Semiparametric and benchmark methods for longitudinal EHR data with informative visiting and informative observation processes.

Overview

CIMEHR (Clinical Informative Missingness for Electronic Health Record data) provides methods for longitudinal EHR analyses where patients visit irregularly and outcomes may be selectively measured at visits. The primary methods jointly characterize three linked processes:

the visiting process: when a patient has an EHR visit;
the observation process: whether the outcome/biomarker is recorded at a visit;
the longitudinal outcome process: the outcome trajectory among the target population.

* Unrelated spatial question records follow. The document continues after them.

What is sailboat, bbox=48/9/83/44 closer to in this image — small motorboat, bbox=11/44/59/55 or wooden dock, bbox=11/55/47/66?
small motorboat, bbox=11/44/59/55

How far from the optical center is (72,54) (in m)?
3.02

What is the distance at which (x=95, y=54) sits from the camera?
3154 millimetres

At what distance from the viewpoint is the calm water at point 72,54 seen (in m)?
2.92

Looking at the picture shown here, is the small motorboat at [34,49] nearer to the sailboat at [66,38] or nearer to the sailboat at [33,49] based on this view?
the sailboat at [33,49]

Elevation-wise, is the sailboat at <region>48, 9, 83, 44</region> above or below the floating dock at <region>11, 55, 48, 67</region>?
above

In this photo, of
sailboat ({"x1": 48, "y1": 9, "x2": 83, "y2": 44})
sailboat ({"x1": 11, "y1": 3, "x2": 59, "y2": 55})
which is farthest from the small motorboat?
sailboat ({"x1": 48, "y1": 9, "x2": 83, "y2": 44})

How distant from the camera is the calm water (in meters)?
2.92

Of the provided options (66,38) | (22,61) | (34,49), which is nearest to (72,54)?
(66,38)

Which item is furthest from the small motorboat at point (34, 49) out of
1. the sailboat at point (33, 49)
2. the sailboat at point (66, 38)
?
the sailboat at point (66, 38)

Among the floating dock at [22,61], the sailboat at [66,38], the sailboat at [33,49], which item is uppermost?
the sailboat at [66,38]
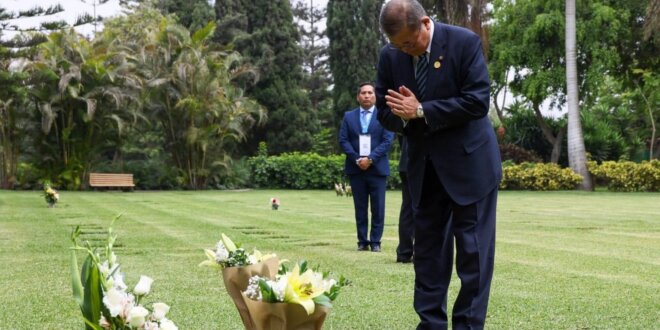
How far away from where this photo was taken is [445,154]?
4078 mm

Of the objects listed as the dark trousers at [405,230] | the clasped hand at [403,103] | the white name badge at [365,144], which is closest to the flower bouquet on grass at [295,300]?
the clasped hand at [403,103]

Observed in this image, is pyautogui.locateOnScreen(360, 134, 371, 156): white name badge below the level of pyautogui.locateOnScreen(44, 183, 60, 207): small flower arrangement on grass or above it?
above

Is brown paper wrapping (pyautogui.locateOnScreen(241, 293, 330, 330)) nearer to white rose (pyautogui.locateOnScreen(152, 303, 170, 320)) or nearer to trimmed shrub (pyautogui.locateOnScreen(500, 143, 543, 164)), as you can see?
white rose (pyautogui.locateOnScreen(152, 303, 170, 320))

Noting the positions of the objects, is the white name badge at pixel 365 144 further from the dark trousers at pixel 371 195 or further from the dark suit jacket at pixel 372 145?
the dark trousers at pixel 371 195

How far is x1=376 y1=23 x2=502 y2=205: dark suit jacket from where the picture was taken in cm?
397

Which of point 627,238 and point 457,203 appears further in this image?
point 627,238

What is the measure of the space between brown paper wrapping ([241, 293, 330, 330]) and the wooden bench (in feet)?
84.5

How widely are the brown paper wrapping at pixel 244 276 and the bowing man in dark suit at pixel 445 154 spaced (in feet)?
3.56

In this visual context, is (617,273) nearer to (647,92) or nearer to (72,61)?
(72,61)

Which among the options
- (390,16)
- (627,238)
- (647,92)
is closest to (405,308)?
(390,16)

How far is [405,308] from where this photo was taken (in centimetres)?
525

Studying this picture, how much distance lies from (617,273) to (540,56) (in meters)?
28.2

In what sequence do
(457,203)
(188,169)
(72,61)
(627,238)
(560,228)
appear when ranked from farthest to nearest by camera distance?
1. (188,169)
2. (72,61)
3. (560,228)
4. (627,238)
5. (457,203)

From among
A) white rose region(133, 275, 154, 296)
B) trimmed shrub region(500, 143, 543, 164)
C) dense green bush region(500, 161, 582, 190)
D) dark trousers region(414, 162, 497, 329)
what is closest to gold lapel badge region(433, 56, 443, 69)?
dark trousers region(414, 162, 497, 329)
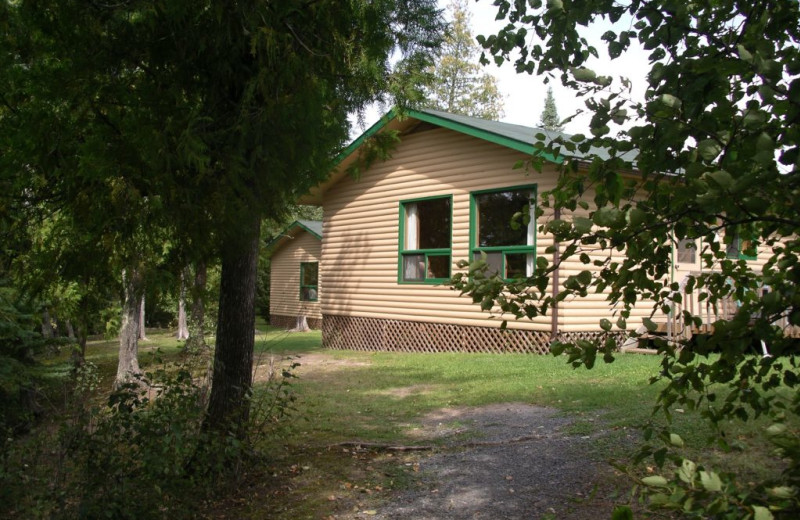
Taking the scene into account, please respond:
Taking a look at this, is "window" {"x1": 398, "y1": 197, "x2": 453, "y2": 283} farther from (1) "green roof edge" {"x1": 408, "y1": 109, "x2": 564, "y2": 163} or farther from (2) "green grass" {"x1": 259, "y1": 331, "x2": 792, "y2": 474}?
(2) "green grass" {"x1": 259, "y1": 331, "x2": 792, "y2": 474}

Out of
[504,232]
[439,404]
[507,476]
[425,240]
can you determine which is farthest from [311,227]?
[507,476]

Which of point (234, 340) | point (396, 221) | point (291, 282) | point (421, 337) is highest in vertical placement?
point (396, 221)

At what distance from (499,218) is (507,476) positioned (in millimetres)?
8141

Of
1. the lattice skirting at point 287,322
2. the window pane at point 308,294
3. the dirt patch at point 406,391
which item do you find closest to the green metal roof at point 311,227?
the window pane at point 308,294

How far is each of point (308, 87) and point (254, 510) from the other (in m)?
3.22

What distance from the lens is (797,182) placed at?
140 cm

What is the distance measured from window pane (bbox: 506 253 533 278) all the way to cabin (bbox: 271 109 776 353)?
0.02 m

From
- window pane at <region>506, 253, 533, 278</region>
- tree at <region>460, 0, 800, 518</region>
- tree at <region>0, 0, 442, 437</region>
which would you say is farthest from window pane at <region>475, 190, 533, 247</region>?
tree at <region>460, 0, 800, 518</region>

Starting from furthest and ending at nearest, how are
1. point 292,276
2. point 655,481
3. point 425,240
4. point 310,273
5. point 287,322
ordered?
point 287,322 < point 292,276 < point 310,273 < point 425,240 < point 655,481

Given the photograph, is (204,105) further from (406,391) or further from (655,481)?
(406,391)

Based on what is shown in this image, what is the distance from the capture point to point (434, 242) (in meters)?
14.3

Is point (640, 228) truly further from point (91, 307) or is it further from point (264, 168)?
point (91, 307)

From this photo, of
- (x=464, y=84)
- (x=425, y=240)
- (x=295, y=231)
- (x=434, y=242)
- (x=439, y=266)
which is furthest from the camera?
(x=464, y=84)

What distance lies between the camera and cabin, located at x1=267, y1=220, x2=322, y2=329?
84.4 ft
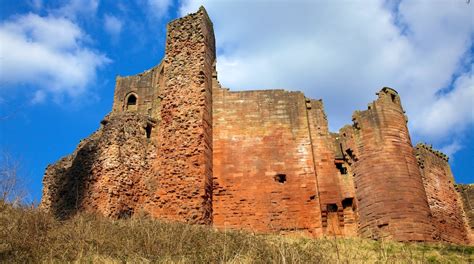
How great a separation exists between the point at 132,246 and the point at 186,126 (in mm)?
7017

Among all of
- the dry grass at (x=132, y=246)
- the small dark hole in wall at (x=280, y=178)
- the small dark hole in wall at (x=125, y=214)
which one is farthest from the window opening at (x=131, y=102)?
the dry grass at (x=132, y=246)

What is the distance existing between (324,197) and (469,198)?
29.5 ft

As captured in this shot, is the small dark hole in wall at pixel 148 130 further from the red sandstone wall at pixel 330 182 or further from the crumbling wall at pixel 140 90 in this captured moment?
the red sandstone wall at pixel 330 182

The main estimator is CIMEHR(). Two extensions, CIMEHR_timevarying_integral() and CIMEHR_timevarying_ou(), allow more flexible time-varying/serially correlated observation-process structures.

Installation

{r, eval = FALSE} # install.packages("devtools") devtools::install_github("ysph-dsde/CIMEHR")

Data format

The analysis functions expect long-format data, with one row per subject-visit or subject-time record. The CIMEHR estimators expect at least the following column roles, with default column names shown:

Column role	Default name	Meaning
Subject identifier	`id`	Unique subject identifier
Visit time	`time`	Visit time; `NA` indicates a row without a visit
Outcome	`Y`	Longitudinal outcome; usually `NA` when the outcome was not recorded
Observation indicator	`R`	1 if the outcome was recorded at the visit, 0 otherwise
Censoring/follow-up end	`C`	End of follow-up for each subject
Covariates	user-named	Baseline or model covariates

A note on time units. The methods do not assume a specific unit for time and C — months, weeks, days, or years all work, as long as a single unit is used consistently within a dataset. The choice affects only the interpretation of the slope on time in the longitudinal outcome model: that coefficient is the expected change in outcome per one unit of time. The bundled sim_ehr_data was generated with time and C in months over a 120-month (10-year) follow-up window, parameter values calibrated to match an outpatient HbA1c cadence. For your own data, choose the unit that gives a clinically meaningful slope (typically months or years for chronic-disease EHR cohorts) and document it alongside your analysis.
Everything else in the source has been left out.